Ciro rompeu o silêncio para lamentar uma derrota pesada
Desde que ficou em quarto lugar nas eleições presidenciais brasileiras que Ciro Gomes não se pronunciava publicamente. Fê-lo em Lisboa para distribuir críticas tanto a Lula como a Bolsonaro.
Ciro Gomes dedicou os últimos sete meses a um exercício inovador numa carreira política de mais de três décadas: o silêncio. Depois de ter ficado em quarto lugar nas eleições presidenciais brasileiras de Outubro, com apenas 3% dos votos, Ciro deixou de se pronunciar sobre a vida pública do país e resolveu quebrar esse silêncio inusitado em Portugal, onde participou na sexta-feira numa conferência na Faculdade de Direito da Universidade de Lisboa.
O longo hiato não fez desaparecer por completo a sua notoriedade.

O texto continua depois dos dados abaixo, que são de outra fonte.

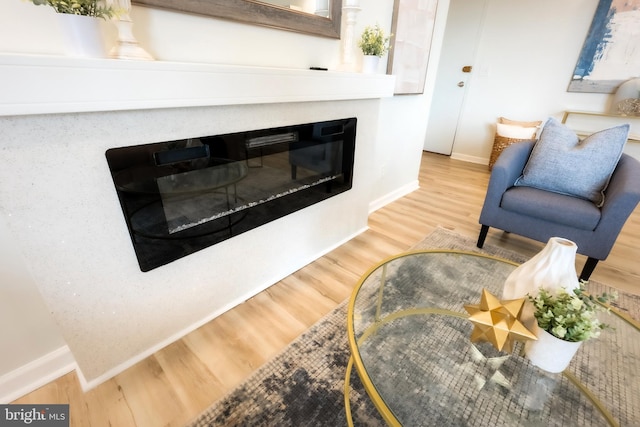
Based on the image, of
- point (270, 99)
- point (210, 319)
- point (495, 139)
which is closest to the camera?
point (270, 99)

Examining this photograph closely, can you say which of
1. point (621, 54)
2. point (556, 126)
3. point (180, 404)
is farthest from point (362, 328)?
point (621, 54)

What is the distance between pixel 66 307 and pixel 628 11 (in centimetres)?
470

Pelo menos entre as dezenas de alunos e professores, na sua esmagadora maioria brasileiros, que chegaram a fazer uma fila para tirar uma fotografia com o antigo governador do Ceará, atrasando irremediavelmente o início da sessão.
O fim do silêncio serviu para Ciro se estender sobre o que definiu como as suas “angústias” sobre o Brasil, elencando a estagnação económica, a ausência de cultura política, a corrupção e as desigualdades sociais como as principais fontes de preocupação. “É hora de dizer que a democracia brasileira fracassou e está fracassando”, sintetizou o ex-candidato do Partido Democrático Trabalhista (PDT).
Ainda assim, Ciro Gomes mantém alguma esperança e acredita que o país pode reverter o caminho de degradação política, porque “ainda tem massa crítica”. O político esteve em Lisboa e em Estrasburgo a convite do eurodeputado português Francisco Guerreiro, do grupo Verdes/Aliança Livre Europeia.
Mas, pelo menos por agora, Ciro rejeita um regresso à vida política activa para uma potencial quinta candidatura presidencial em 2026. A mágoa pelo fracasso das últimas eleições é evidente. “Eu me sentia representando uma corrente de opinião, eu não me sinto mais”, afirmou o ex-governador, referindo-se à queda que a sua candidatura sofreu entre 2018, quando obteve 12% dos votos e ficou em terceiro lugar, e 2022, quando passou para 3%. “Alguma coisa está errada comigo, não é com o povo”, lamentou.
Mais tarde, em declarações aos jornalistas, reforçou a intenção. “Eu sempre vou militar, mas hoje, por tudo o que aconteceu no Brasil, perdi o apetite eleitoral”, afirmou Ciro.
No cenário de polarização vivido no Brasil, dividido entre Lula da Silva e Jair Bolsonaro, Ciro posiciona-se como crítico de ambos, embora o seu partido apoie formalmente Lula e até integre o actual Governo. “Falta ao país um projecto”, resume.
O seu corte com Lula, de quem chegou a ser ministro no início do seu primeiro mandato presidencial (2002-2006), é total e os dois não falaram mais directamente desde as eleições, nem sequer a 8 de Janeiro, quando Brasília foi palco de ataques violentos contra as sedes dos principais edifícios governamentais.
Na verdade, Ciro acredita que o Governo “estava informado” acerca da possibilidade de uma invasão e “não realizou nenhuma iniciativa para prevenir ou reprimir”.
No início da conferência, o político brasileiro tinha anunciado que os meses de recolhimento o levaram a mostrar-se mais temperado, em contraponto com a imagem de irascível pela qual é conhecido – foi condenado recentemente a pagar uma avultada indemnização a um político negro a quem chamou de “capitãozinho do mato”, numa entrevista em 2018, uma referência considerada racista pela justiça brasileira.
A nova postura foi-se aguentando, mas no final o antigo ministro não se conteve e exaltou-se ao falar sobre o rumo económico do Governo de Lula da Silva e da acção discricionária do juiz do Supremo Tribunal Federal, Alexandre de Moraes, que acredita que pode “prender todo o mundo”. Há hábitos que demoram a morrer.